The 21-Gene Recurrence Score and Locoregional Recurrence in Breast Cancer Patients

Naresh K Jegadeesh 1, Sunjin Kim 2,4, Roshan S Prabhu 1, Gabriela M Oprea 3, David S Yu 1, Karen G Godette 1, Amelia B Zelnak 4, Donna Mister 1, Jeffrey M Switchenko 2,4, Mylin A Torres 1
PMCID: PMC4869872  NIHMSID: NIHMS784935  PMID: 25472643

Abstract

Purpose

Although the 21-gene recurrence score (RS) assay has been validated to assess the risk of distant recurrence in hormone receptor-positive breast cancer patients, the relationship between RS and the risk of locoregional recurrence (LRR) remains unclear. The purpose of this study was to determine if RS is associated with LRR in breast cancer patients and whether this relationship varies based on the type of local treatment [mastectomy or breast-conserving therapy (BCT)].

Methods

163 consecutive estrogen receptor-positive breast cancer patients at our institution had an RS generated from the primary breast tumor between August 2006 and October 2009. Patients were treated with lumpectomy and radiation (BCT) (n = 110) or mastectomy alone (n = 53). Patients were stratified using a pre-determined RS of 25 and then grouped according to local therapy type.

Results

Median follow-up was 68.2 months. Patients who developed an LRR had stage I or IIA disease, >2 mm surgical margins, and received chemotherapy as directed by RS. While an RS > 25 did not predict for a higher rate of LRR, an RS > 24 was associated with LRR in our subjects. Among mastectomy patients, the 5-year LRR rate was 27.3 % in patients with an RS > 24 versus 10.7 % (p = 0.04) in those whose RS was ≤24. RS was not associated with LRR in patients who received BCT.

Conclusions

Breast cancer patients treated with mastectomy for tumors that have an RS > 24 are at high risk of LRR and may benefit from post-mastectomy radiation.

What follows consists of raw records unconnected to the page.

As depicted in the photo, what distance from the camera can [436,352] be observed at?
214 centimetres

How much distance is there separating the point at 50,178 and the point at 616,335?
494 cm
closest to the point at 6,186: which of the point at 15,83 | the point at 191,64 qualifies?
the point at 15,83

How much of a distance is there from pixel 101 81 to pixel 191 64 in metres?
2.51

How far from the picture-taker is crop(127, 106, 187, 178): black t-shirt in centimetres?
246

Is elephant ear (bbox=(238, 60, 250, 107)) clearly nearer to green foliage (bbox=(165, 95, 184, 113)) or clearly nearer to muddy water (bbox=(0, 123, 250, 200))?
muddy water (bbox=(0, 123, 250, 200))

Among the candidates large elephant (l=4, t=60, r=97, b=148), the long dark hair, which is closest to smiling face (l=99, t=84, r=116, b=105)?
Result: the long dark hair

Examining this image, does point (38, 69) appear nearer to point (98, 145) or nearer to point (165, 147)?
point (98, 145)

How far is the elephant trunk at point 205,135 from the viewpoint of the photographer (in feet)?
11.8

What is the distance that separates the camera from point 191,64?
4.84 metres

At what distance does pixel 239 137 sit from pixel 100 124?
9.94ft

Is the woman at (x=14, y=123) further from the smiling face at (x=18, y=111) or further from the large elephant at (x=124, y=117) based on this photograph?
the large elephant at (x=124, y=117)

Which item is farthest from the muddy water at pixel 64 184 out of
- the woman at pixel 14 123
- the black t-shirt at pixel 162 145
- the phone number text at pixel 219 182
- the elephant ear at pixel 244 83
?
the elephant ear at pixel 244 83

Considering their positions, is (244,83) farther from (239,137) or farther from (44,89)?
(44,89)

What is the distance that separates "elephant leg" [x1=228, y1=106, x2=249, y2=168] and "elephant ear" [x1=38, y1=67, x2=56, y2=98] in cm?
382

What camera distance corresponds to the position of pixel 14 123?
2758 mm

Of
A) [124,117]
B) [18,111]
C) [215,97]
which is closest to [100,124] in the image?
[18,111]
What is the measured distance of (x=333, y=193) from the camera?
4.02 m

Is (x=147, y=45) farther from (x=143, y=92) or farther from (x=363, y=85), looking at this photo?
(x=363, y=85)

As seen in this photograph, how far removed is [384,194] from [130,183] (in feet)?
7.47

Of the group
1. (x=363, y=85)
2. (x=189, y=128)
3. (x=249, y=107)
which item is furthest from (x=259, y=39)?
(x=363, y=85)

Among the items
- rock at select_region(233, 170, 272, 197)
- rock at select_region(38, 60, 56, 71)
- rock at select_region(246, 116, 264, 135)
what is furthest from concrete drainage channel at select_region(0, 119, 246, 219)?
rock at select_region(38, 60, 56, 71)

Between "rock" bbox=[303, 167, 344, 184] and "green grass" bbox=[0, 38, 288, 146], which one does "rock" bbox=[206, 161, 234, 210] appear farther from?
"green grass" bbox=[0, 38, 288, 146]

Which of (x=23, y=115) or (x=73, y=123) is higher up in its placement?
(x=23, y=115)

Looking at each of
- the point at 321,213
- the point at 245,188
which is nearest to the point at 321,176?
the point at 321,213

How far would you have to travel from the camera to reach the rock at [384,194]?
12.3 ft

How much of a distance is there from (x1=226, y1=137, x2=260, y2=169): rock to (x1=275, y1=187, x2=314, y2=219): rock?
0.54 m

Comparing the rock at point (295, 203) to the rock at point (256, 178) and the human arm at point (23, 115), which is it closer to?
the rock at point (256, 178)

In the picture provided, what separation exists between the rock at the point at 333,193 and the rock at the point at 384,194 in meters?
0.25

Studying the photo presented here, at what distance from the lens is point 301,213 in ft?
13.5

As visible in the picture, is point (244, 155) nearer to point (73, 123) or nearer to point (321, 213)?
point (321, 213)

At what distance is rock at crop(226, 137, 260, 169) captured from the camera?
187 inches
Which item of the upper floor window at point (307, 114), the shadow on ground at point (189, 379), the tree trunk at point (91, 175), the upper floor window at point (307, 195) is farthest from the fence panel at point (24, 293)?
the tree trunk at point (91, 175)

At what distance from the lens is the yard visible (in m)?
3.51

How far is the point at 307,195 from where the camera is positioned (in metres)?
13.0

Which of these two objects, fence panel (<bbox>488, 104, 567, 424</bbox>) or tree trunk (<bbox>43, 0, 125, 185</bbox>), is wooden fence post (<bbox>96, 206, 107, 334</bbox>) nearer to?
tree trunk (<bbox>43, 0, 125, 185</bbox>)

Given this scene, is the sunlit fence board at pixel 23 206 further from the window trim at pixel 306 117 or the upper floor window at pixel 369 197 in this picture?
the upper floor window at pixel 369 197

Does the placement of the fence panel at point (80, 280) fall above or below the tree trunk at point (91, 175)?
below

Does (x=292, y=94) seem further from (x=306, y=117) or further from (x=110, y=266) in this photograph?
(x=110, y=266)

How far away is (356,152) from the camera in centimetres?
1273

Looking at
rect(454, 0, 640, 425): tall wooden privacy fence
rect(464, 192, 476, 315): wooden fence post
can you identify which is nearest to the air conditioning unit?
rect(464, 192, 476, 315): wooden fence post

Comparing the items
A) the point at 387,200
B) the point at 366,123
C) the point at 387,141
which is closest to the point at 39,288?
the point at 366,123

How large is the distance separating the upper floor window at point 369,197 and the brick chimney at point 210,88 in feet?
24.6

Over the past decade, genomic profiling has made a significant impact on the treatment of women with breast cancer. The 21-gene recurrence score (RS) assay (Oncotype DX; Genomic Health, Redwood City, CA, USA) has emerged as one of the most commonly used genomic profiling assays to tailor chemotherapy recommendations in patients with estrogen receptor (ER)-positive, lymph node-negative breast cancer.13

While the use of the 21-gene RS to determine a patient's risk of developing distant metastatic disease has become increasingly common, the use of this assay to determine the risk of locoregional recurrence (LRR) is only beginning to be explored.4,5 Traditionally, patient, tumor, and treatment characteristics have been associated with LRR risk.6,7 Among patients treated with breast-conserving therapy (BCT) specifically, close or positive surgical margins, higher T stage, and lymphovascular space invasion (LVSI) have been associated with a higher risk of LRR.8 Other studies of breast cancer patients treated with mastectomy alone and no radiation have shown that positive nodes and extranodal extension predict for LRR.9

The impact of breast cancer gene expression on LRR has not been as closely examined. Studies of patients with tumors that are high grade, triple negative, human epidermal growth factor receptor 2 (HER2)-positive, and/or exhibit high Ki67 expression suggest that tumor biology may play a role in the development of LRR.5,10,11 Genomic profiling of breast tumors could therefore potentially improve the ability to predict an LRR in an individual patient and determine whether more aggressive local therapy is warranted (e.g. post-mastectomy radiation or an increased boost dose in patients treated with BCT).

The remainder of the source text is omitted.